Supplementary data on macrophage cells for thesis entitled: "Advances on chip inside a cell for monitoring physiological cell parameters"

Continuous monitoring of physiological parameters inside a living cell will lead to major advances in understanding of biology and complex diseases, such as cancer. It also enables us to develop new medical diagnostics and therapeutics. In addition, progress in nanofabrication and wireless communication has opened up the potential of making our wireless chip small enough that it can be wholly inserted into a cell.
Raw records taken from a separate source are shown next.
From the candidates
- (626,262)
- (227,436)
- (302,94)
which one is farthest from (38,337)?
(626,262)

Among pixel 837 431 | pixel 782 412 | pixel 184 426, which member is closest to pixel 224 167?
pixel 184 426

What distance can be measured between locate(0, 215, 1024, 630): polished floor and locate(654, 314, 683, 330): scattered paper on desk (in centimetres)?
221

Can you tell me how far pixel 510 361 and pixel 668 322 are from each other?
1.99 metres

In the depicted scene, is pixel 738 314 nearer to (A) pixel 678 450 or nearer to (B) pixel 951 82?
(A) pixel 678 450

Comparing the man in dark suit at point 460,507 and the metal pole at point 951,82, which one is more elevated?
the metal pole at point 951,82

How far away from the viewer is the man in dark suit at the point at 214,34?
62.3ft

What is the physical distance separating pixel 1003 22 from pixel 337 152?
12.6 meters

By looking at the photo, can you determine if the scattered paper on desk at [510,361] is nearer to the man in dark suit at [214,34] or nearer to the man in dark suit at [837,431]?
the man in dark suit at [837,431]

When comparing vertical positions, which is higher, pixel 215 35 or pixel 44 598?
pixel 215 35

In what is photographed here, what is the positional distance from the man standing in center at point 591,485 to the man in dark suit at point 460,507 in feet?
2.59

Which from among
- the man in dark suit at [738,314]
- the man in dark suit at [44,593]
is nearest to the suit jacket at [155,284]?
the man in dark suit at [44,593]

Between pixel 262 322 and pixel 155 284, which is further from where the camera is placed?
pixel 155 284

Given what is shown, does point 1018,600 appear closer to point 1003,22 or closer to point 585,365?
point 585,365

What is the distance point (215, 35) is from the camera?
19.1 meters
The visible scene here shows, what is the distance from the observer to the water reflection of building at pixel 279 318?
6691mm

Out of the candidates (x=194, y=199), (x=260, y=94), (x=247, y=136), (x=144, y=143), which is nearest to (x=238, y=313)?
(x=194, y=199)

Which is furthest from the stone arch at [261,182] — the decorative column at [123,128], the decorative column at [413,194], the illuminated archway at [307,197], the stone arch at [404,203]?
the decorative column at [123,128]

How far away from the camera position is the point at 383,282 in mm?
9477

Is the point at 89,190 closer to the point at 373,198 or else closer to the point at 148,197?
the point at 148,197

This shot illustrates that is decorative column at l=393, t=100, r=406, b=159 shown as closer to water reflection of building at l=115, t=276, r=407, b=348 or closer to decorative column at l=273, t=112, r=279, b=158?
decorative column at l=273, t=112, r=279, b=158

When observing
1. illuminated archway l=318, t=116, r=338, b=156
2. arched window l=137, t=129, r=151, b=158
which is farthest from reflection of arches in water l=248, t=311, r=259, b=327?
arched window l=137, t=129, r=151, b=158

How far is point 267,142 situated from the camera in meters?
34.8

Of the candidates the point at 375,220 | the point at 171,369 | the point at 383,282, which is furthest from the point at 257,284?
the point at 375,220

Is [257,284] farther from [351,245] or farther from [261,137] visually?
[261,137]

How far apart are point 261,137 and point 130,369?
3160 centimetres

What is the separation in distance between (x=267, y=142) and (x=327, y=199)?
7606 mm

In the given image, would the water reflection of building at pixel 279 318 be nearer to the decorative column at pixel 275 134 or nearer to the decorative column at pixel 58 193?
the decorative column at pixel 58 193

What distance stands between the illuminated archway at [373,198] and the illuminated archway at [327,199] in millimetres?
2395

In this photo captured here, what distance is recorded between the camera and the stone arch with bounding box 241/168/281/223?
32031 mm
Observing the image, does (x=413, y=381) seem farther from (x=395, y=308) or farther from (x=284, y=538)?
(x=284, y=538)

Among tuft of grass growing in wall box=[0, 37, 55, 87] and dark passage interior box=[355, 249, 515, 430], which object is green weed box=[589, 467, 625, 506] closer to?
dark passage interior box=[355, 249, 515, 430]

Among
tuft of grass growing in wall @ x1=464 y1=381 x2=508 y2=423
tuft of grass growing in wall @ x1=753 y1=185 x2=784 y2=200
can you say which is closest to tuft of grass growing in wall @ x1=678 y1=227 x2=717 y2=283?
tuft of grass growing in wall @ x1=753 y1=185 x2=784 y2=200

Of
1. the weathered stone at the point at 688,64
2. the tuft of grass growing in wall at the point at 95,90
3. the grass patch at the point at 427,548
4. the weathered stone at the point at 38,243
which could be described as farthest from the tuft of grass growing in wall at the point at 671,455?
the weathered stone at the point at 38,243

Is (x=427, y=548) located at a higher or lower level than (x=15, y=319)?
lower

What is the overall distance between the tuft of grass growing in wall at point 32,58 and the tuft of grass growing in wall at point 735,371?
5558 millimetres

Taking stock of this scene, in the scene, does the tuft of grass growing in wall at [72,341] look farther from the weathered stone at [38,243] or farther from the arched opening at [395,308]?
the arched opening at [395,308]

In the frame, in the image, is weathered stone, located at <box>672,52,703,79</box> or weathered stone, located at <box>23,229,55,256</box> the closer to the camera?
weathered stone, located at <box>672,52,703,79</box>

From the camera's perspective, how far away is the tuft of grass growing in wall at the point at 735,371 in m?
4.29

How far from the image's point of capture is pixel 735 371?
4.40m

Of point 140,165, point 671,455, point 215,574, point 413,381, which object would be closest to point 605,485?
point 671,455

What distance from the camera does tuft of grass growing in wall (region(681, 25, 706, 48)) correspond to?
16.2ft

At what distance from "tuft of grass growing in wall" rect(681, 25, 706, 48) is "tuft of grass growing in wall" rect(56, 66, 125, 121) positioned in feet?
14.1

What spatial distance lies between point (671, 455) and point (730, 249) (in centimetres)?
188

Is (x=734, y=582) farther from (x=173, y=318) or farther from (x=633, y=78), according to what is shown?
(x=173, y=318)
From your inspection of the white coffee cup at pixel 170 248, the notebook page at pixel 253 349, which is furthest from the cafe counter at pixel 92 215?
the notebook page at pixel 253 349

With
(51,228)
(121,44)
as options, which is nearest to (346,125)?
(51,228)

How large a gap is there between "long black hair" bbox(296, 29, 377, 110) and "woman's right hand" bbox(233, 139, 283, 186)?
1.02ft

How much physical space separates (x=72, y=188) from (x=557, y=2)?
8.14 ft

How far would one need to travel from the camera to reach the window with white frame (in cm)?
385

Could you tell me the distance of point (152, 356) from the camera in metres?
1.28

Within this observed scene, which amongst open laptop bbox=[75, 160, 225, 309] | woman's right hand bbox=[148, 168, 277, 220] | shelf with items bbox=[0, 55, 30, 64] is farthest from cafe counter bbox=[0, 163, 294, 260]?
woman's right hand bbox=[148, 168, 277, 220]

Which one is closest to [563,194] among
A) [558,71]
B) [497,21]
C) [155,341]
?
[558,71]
To investigate how the chip could be internalized into the cell and how the chip would affect cell physiology, we designed and fabricated a series of 3D multilayer structures with different sizes as a potential RFID (Radio Frequency IDentification) cell tracker. Our experiments show that the chips with smaller sizes than 21 micron x 9 micron x 1.5 micron can be easily internalized by various types of living cells, such as macrophages, cancer cells, and normal/healthy cells. The incubated cells with internalized chips stayed alive during the 5 days of monitoring. Also, we observed successful cell division from these incubated cells. These results are the first steps towards long-term, wireless, intracellular physiologic monitoring.

This data set contains short and long videos of cell division or internalization (as indicated in the file names) of macrophages cells incubating microscale silicon chips of 4 different sizes -- 12 micron x 12 micron, 9 micron x 15 micron, 9 micron x 18 micron, and 9 micron x 21 micron.